What you have to do: Copy out word for word the records from the line containing "How large is" through the end of the records, inclusive.

[Spatial reasoning question data]
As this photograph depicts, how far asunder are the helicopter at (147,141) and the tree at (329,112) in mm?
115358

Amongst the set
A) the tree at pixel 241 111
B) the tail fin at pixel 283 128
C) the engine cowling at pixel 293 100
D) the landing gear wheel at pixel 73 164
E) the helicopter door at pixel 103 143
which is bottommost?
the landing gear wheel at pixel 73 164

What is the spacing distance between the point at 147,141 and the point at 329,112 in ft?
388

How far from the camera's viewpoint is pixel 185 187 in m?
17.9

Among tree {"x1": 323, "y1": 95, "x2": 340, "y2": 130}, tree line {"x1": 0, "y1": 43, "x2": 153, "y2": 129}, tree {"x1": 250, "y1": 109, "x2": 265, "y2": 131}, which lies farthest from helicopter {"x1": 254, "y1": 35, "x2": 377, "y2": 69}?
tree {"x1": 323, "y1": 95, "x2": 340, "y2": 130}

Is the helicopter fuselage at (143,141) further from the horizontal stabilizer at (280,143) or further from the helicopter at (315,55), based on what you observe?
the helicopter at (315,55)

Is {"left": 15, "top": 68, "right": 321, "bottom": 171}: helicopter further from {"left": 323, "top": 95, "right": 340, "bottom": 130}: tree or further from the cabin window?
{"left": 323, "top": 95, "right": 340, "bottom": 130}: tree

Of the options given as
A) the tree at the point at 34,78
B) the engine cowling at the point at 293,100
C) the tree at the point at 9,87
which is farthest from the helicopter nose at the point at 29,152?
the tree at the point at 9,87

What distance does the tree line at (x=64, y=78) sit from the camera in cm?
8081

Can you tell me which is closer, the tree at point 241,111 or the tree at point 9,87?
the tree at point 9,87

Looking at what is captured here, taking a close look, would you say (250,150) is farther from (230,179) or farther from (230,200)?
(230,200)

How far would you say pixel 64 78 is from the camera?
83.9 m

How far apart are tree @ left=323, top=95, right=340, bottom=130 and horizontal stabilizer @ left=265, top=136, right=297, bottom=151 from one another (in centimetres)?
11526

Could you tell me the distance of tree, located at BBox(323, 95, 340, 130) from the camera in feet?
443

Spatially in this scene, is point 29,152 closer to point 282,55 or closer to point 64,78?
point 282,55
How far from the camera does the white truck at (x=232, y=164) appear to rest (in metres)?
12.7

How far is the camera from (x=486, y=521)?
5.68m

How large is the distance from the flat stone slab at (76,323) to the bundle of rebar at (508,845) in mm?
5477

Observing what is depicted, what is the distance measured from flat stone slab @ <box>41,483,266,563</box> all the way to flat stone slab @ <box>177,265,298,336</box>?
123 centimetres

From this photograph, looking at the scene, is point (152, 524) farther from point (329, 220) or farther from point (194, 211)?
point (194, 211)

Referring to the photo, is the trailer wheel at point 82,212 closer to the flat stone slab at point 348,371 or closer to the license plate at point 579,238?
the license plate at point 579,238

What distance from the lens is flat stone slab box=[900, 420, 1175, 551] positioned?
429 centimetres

Reply:
How large is the distance from the flat stone slab at (76,323) to the bundle of rebar at (508,845) in mm?
5477

Observing what is depicted, what is the distance measured from flat stone slab @ <box>41,483,266,563</box> all the way to flat stone slab @ <box>177,265,298,336</box>?
123 centimetres

From this photograph, looking at the scene, is point (152, 524) farther from point (329, 220) or farther from point (194, 211)?
point (194, 211)

Referring to the photo, is the trailer wheel at point 82,212 closer to the flat stone slab at point 348,371 or closer to the license plate at point 579,238?
the license plate at point 579,238

What distance from the lens is flat stone slab box=[900, 420, 1175, 551] positioned?
429 centimetres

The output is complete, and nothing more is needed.